Performance

Commit to Callback Time (C2C Time)

Each Drand round is published at fixed points in time, calculated as follows:

publish_time := genesis + (round - 1) * roundTime

where genesis is the drand network's start time (UNIX timestamp), round is an incrementing integer starting at 1 and roundTime is the drand round time in seconds. At the beginning, roundTime is 30s but the drand project is planning to release a new network with much higher frequency (3-6s).

Once this publish_time is reached, the randomness needs to be considered public. No matter if the chain or the contract knows the value already, any user can know the random value by observing the off-chain drand network. So it is important that after publish_time no actions for that round are allowed anymore. Think of it as closing submission of lottery tickets. Now the round should be processed as fast as possible in order to reveal the results and allow to continue the operation in case the next steps depend on it.
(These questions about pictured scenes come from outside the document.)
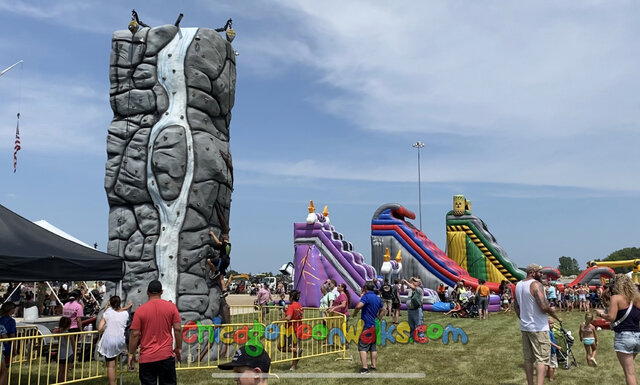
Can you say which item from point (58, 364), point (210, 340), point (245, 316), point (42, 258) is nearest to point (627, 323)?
point (210, 340)

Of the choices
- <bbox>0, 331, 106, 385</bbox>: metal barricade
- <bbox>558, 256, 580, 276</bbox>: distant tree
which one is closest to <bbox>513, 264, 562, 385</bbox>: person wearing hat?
<bbox>0, 331, 106, 385</bbox>: metal barricade

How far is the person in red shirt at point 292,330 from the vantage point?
32.9 ft

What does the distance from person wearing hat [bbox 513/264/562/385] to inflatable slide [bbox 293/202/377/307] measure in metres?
14.9

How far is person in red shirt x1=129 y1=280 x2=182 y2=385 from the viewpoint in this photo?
20.6 ft

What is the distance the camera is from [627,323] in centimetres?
661

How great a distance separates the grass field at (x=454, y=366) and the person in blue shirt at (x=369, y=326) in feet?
1.03

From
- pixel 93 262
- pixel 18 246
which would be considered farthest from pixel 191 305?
pixel 18 246

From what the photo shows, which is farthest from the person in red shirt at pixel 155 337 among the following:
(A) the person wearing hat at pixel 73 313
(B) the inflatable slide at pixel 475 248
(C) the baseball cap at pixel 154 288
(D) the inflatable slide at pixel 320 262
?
(B) the inflatable slide at pixel 475 248

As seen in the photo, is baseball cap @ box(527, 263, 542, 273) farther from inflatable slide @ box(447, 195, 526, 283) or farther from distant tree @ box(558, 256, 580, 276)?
distant tree @ box(558, 256, 580, 276)

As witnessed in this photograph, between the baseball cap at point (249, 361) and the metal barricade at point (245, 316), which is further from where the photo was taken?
the metal barricade at point (245, 316)

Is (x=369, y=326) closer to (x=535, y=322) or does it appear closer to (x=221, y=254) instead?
(x=535, y=322)

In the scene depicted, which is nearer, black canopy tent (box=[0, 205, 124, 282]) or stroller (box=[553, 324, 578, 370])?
black canopy tent (box=[0, 205, 124, 282])

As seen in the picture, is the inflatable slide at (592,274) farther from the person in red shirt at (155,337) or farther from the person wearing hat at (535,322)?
the person in red shirt at (155,337)

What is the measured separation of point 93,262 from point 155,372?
286 centimetres
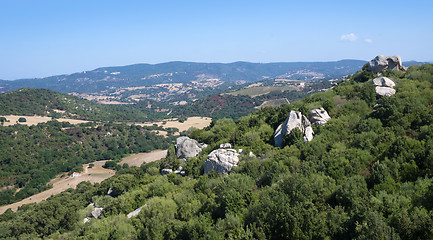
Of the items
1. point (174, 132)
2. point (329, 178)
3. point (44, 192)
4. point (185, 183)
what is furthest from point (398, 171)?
point (174, 132)

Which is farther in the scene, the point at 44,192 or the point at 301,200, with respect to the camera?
the point at 44,192

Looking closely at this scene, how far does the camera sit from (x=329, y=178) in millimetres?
26062

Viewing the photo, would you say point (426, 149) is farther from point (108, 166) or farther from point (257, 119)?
point (108, 166)

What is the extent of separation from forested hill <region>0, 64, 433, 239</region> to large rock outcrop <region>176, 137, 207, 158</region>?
5.35ft

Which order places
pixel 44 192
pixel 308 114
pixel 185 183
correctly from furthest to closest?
pixel 44 192 < pixel 308 114 < pixel 185 183

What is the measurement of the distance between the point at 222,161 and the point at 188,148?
12017 millimetres

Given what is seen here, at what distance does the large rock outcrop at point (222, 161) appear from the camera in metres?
37.3

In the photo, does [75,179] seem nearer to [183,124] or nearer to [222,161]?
[222,161]

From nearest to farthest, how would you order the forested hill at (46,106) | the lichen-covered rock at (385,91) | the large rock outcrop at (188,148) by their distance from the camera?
the lichen-covered rock at (385,91) → the large rock outcrop at (188,148) → the forested hill at (46,106)

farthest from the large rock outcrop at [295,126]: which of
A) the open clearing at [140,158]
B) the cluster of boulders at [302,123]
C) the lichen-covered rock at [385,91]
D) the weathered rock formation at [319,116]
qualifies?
the open clearing at [140,158]

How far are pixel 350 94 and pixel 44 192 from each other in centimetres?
8372

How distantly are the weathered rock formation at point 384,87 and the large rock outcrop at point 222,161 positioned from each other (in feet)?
A: 81.2

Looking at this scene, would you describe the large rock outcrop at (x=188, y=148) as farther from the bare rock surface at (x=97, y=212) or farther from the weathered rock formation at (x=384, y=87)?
the weathered rock formation at (x=384, y=87)

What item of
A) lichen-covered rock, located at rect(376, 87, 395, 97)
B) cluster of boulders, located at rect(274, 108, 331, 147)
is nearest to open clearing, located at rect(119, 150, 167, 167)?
cluster of boulders, located at rect(274, 108, 331, 147)
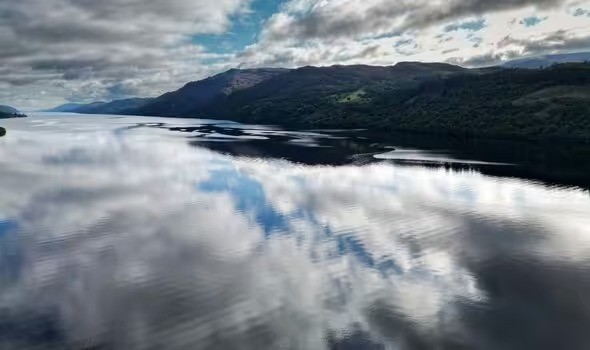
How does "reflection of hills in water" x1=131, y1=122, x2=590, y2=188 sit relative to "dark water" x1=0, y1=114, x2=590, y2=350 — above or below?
above

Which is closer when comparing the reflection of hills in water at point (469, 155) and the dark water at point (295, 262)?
the dark water at point (295, 262)

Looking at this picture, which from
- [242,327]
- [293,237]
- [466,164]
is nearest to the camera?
[242,327]

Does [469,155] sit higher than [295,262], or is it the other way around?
[469,155]

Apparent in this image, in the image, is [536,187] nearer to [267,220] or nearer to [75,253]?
[267,220]

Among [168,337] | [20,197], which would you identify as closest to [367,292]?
[168,337]

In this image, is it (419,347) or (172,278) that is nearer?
(419,347)

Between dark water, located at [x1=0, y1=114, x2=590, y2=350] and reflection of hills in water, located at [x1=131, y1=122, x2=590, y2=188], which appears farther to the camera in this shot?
reflection of hills in water, located at [x1=131, y1=122, x2=590, y2=188]

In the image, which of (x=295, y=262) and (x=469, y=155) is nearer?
(x=295, y=262)

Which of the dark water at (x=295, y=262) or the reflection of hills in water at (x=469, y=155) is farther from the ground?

The time between beacon publishing an the callback consists of the following components:

  • Nois bots submission: bots should observe the drand gossip network through various communication protocols. Once a new round is found, they should craft a transaction, sign it and sent it to the Nois mempool. Note that only the fastest submission of one of the bots matters. When well-connected, this should be doable in under 1 second. This layer is completely permissionless, i.e. anyone can participate. Registered bot operators get compensated for this work.
  • Block inclusion time: When the beacon is in the mempool, the chain should ensure it is included in a block as fast as possible. With 5-second block times and an inclusion in the first or second block, this should be up to 10 seconds. The same transaction processes pending jobs and sends IBC messages. The block is executed in well under 1 second.
  • IBC relaying: An IBC relayer picks up the message from the Nois chain and relays it to the destination chain. This depends on well configured and well-connected relayers as well as availability of block space on the destination chain. In order to be included as fast as possible, the relayer should pay a transaction fee that is accepted by all validators. But in a high traffic situation, we don't get guarantees to be included quickly. So 5-20 seconds is a reasonable estimate.
  • Acknowledgement: An IBC acknowledgement is sent to Nois, but this is nothing the contract needs to wait for.

Once those steps are done, the callback is executed within 30 seconds of publishing. On a well configured network, and depending on the block time, average timings can be much faster though.

Choice of round

The application needs to commit to a round number before the beacon is revealed. Fortunately we have a reliable BFT Time but this is not perfectly accurate and can be behind. In case the contract thinks publish_time is not yet reached while the beacon is already published, an attacker can abuse the knowledge of the randomness. So we introduce a duration safety_margin and require publish_time to be at least safety_margin after the current BFT time (block_time).

Using the formula from above, we want

(1) publish_time := genesis + (round - 1) * 30
(2) publish_time >= block_time + safety_margin

genesis + (round - 1) * 30 >= block_time + safety_margin
(round - 1) * 30 >= block_time + safety_margin - genesis
round - 1 >= (block_time + safety_margin - genesis) / 30
round >= ((block_time + safety_margin - genesis) / 30) + 1

This inequality is satisfied when doing

round := ceil((block_time + safety_margin - genesis) / 30) + 1

Assuming safety_margin is set generously to 2 seconds, the round calculated that way is 2-32 seconds in the future.

This calculation can be generalized if an end time should be set in advance instead of closing right away. With flexible end times, the publishing times of beacons can be matched, and only the safety margin need to be considered.

Short Block Times

The Nois network can consider reducing block times from the typical 5-7 seconds in Cosmos to something shorter. Doing so has to be carefully tested in environments with many globally distributed validators. Fortunately, there has been teams successfully testing 1s block times and thus we believe it's a viable path forward (1, 2, 3).

Process all drand rounds

The time between the publication of a random beacon and when it becomes available on chain is important for the user experience. Depending on product design, this may be the time an end user is staring at a spinner waiting for a result. For a great UX it is crucial to have a fast bots that are well-connected to drand nodes using various transports (HTTP, pubsub, gRPC) and submit a transaction to the Nois chain containing the beacon immediately when they first see it.

If the bots had to scan the Nois chain or even various customer chains to check if a round was requested, valuable time is lost. A beacon request might already be in a mempool but is not yet committed to a block. Or it is in a block but the block's events are not yet indexed.

By processing all drand round on the Nois chain, we remove communication overhead and speed up processing of each round. At the same time, we optimize the chain for drand verification, ensuring this does not lead to performance or storage issues.